- [Your objective] Output the data below only from the line containing "10. Desconexión del" up to and including the line containing "( no need to change the original wire. )", exact and with the pictures left out.

Dataset entries:
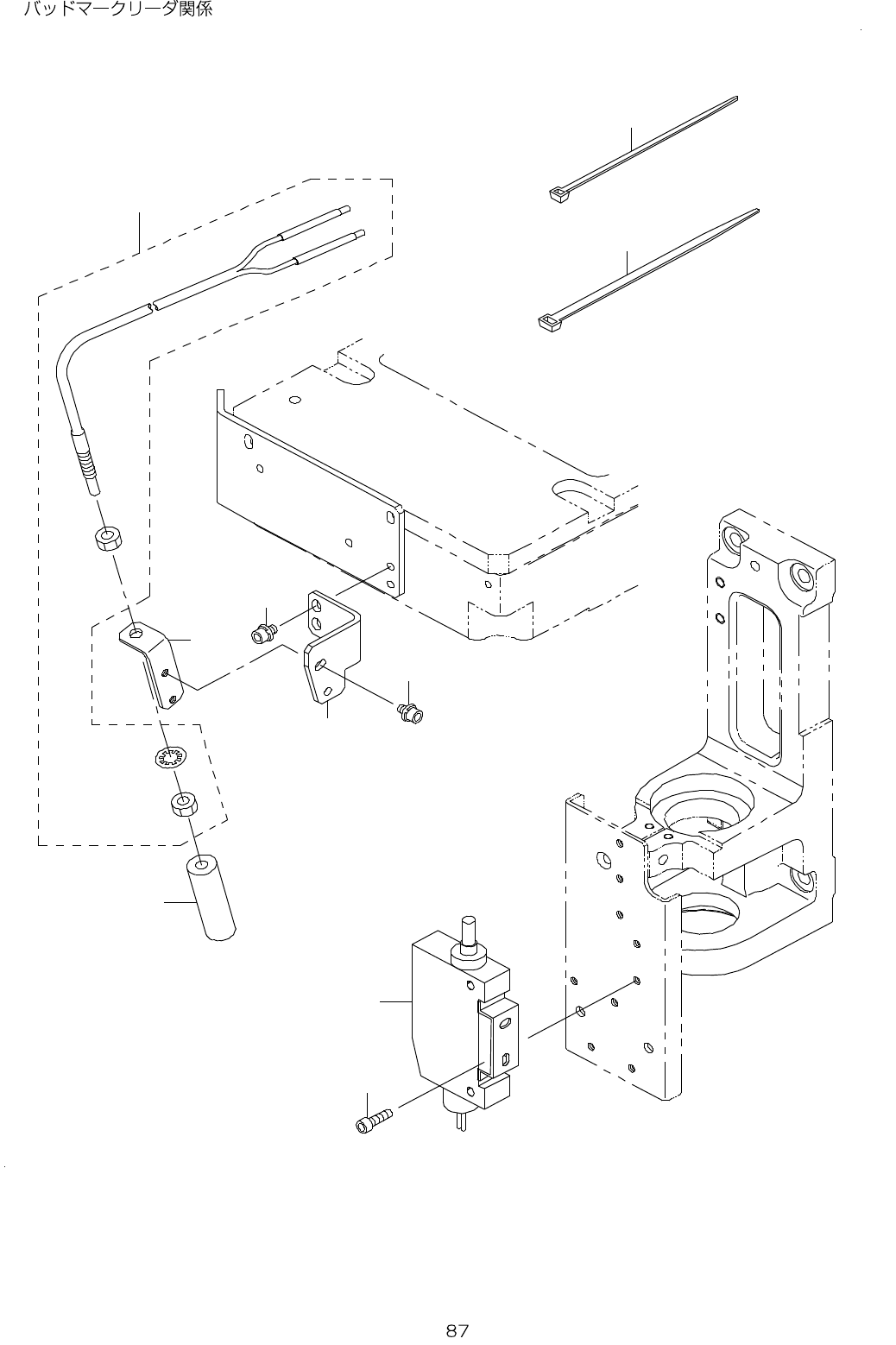 バッドマークリーダ関係

87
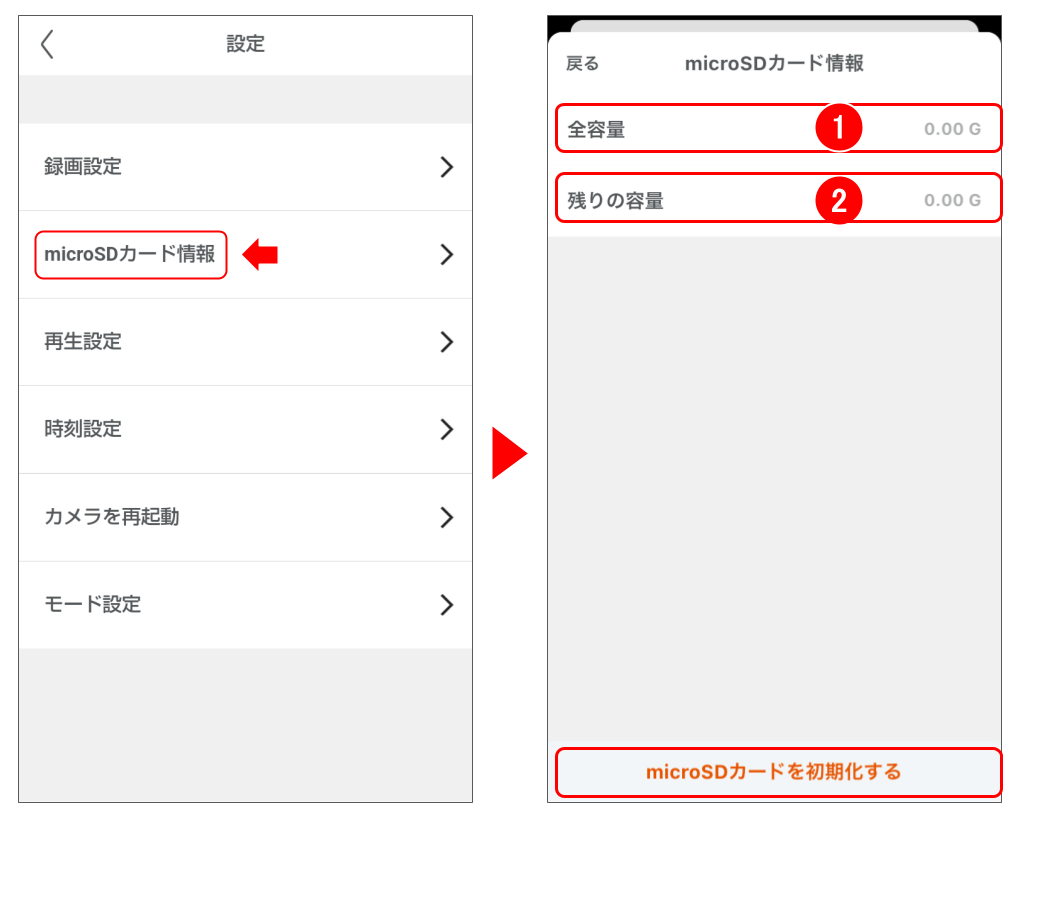 設定

録画設定

microSDカード情報

再生設定

時刻設定

カメラを再起動

モード設定

戻る microSDカード情報

全容量 1 0.00 G

残りの容量 2 0.00 G

microSDカードを初期化する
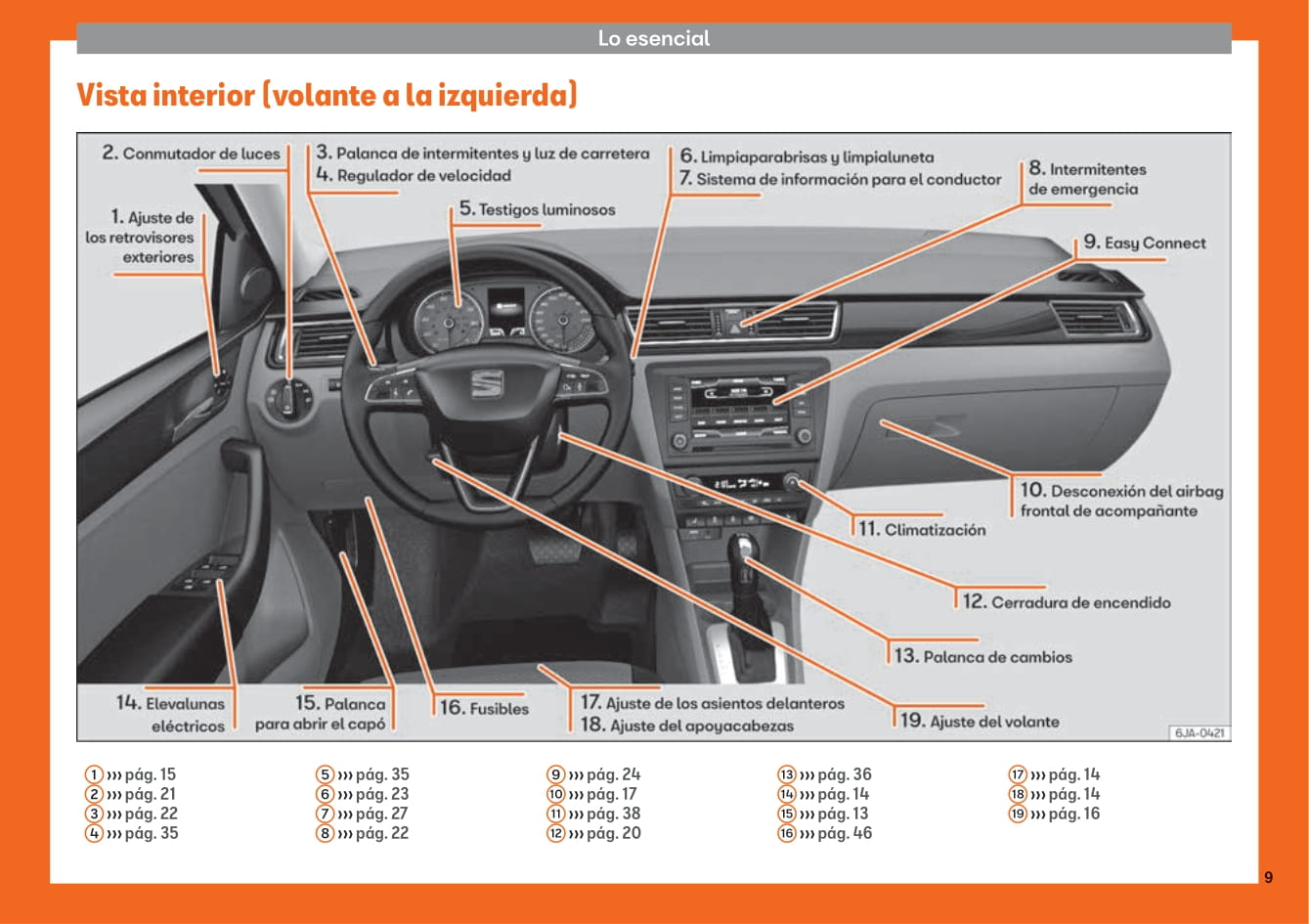 Lo esencial

Vista interior (volante a la izquierda)

2. Conmutador de luces

3. Palanca de intermitentes y luz de carretera
4. Regulador de velocidad

6. Limpiaparabrisas y limpialuneta
7. Sistema de información para el conductor

8. Intermitentes de emergencia

1. Ajuste de los retrovisores exteriores

5. Testigos luminosos

9. Easy Connect

10. Desconexión del airbag frontal de acompañante

11. Climatización

12. Cerradura de encendido

13. Palanca de cambios

14. Elevalunas eléctricos

15. Palanca para abrir el capó

16. Fusibles

17. Ajuste de los asientos delanteros
18. Ajuste del apoyacabezas

19. Ajuste del volante

6JA-0421

1 ››› pág. 15
2 ››› pág. 21
3 ››› pág. 22
4 ››› pág. 35

5 ››› pág. 35
6 ››› pág. 23
7 ››› pág. 27
8 ››› pág. 22

9 ››› pág. 24
10 ››› pág. 17
11 ››› pág. 38
12 ››› pág. 20

13 ››› pág. 36
14 ››› pág. 14
15 ››› pág. 13
16 ››› pág. 46

17 ››› pág. 14
18 ››› pág. 14
19 ››› pág. 16

9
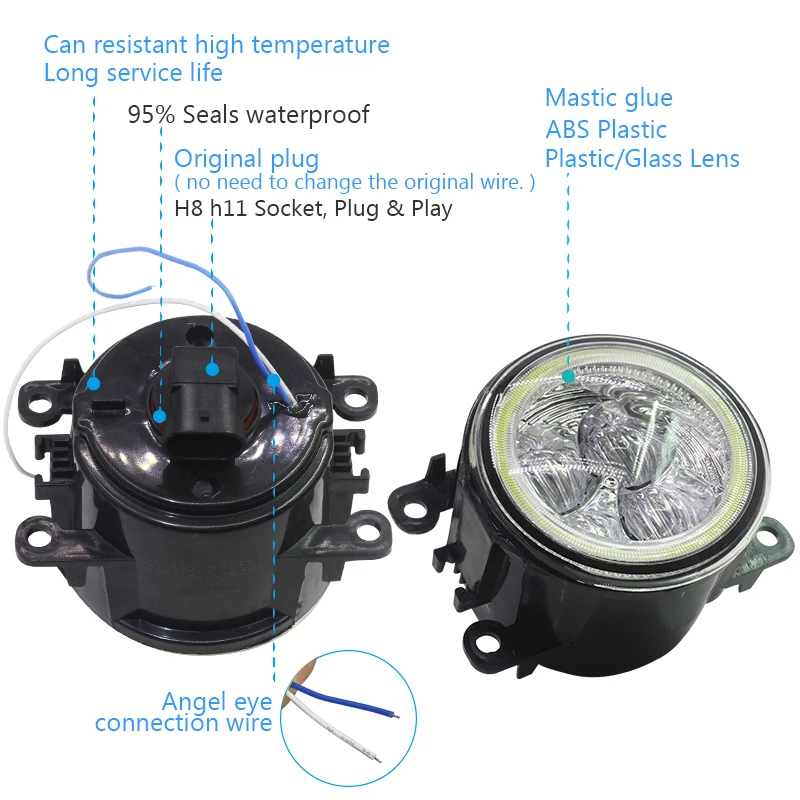 Can resistant high temperature
Long service life

95% Seals waterproof

Original plug
( no need to change the original wire. )
H8 h11 Socket, Plug & Play

Mastic glue
ABS Plastic
Plastic/Glass Lens

Angel eye
connection wire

- [Task result]
10. Desconexión del airbag frontal de acompañante

11. Climatización

12. Cerradura de encendido

13. Palanca de cambios

14. Elevalunas eléctricos

15. Palanca para abrir el capó

16. Fusibles

17. Ajuste de los asientos delanteros
18. Ajuste del apoyacabezas

19. Ajuste del volante

6JA-0421

1 ››› pág. 15
2 ››› pág. 21
3 ››› pág. 22
4 ››› pág. 35

5 ››› pág. 35
6 ››› pág. 23
7 ››› pág. 27
8 ››› pág. 22

9 ››› pág. 24
10 ››› pág. 17
11 ››› pág. 38
12 ››› pág. 20

13 ››› pág. 36
14 ››› pág. 14
15 ››› pág. 13
16 ››› pág. 46

17 ››› pág. 14
18 ››› pág. 14
19 ››› pág. 16

9
 Can resistant high temperature
Long service life

95% Seals waterproof

Original plug
( no need to change the original wire. )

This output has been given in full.